▶ _What you need to do_: Exact repetition of every record is required.

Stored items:
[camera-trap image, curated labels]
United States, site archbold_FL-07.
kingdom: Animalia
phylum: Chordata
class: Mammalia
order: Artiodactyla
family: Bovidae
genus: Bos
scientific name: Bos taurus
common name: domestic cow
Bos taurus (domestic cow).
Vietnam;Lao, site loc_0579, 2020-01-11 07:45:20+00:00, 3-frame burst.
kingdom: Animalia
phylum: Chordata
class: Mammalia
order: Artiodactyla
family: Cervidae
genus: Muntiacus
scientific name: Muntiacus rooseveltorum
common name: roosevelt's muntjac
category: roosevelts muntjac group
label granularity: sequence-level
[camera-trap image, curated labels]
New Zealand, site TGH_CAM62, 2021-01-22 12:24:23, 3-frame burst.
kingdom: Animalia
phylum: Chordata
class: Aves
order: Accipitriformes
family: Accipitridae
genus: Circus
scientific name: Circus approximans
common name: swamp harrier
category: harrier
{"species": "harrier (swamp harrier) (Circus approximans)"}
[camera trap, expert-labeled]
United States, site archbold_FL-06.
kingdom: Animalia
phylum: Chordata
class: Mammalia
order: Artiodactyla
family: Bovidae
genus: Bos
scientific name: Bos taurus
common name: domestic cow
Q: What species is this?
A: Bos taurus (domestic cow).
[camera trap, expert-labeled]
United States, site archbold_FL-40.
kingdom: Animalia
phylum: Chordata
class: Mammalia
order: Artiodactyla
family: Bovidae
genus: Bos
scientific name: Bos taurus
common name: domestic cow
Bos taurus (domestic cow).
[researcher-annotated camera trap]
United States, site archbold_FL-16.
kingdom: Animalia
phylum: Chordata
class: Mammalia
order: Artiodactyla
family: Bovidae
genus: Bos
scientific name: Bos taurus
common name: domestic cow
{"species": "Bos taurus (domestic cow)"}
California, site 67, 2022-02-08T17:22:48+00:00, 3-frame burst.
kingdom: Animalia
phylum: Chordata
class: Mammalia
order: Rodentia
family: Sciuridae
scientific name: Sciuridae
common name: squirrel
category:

▶ _Answer area_:
[camera-trap image, curated labels]
United States, site archbold_FL-07.
kingdom: Animalia
phylum: Chordata
class: Mammalia
order: Artiodactyla
family: Bovidae
genus: Bos
scientific name: Bos taurus
common name: domestic cow
Bos taurus (domestic cow).
Vietnam;Lao, site loc_0579, 2020-01-11 07:45:20+00:00, 3-frame burst.
kingdom: Animalia
phylum: Chordata
class: Mammalia
order: Artiodactyla
family: Cervidae
genus: Muntiacus
scientific name: Muntiacus rooseveltorum
common name: roosevelt's muntjac
category: roosevelts muntjac group
label granularity: sequence-level
[camera-trap image, curated labels]
New Zealand, site TGH_CAM62, 2021-01-22 12:24:23, 3-frame burst.
kingdom: Animalia
phylum: Chordata
class: Aves
order: Accipitriformes
family: Accipitridae
genus: Circus
scientific name: Circus approximans
common name: swamp harrier
category: harrier
{"species": "harrier (swamp harrier) (Circus approximans)"}
[camera trap, expert-labeled]
United States, site archbold_FL-06.
kingdom: Animalia
phylum: Chordata
class: Mammalia
order: Artiodactyla
family: Bovidae
genus: Bos
scientific name: Bos taurus
common name: domestic cow
Q: What species is this?
A: Bos taurus (domestic cow).
[camera trap, expert-labeled]
United States, site archbold_FL-40.
kingdom: Animalia
phylum: Chordata
class: Mammalia
order: Artiodactyla
family: Bovidae
genus: Bos
scientific name: Bos taurus
common name: domestic cow
Bos taurus (domestic cow).
[researcher-annotated camera trap]
United States, site archbold_FL-16.
kingdom: Animalia
phylum: Chordata
class: Mammalia
order: Artiodactyla
family: Bovidae
genus: Bos
scientific name: Bos taurus
common name: domestic cow
{"species": "Bos taurus (domestic cow)"}
California, site 67, 2022-02-08T17:22:48+00:00, 3-frame burst.
kingdom: Animalia
phylum: Chordata
class: Mammalia
order: Rodentia
family: Sciuridae
scientific name: Sciuridae
common name: squirrel
category:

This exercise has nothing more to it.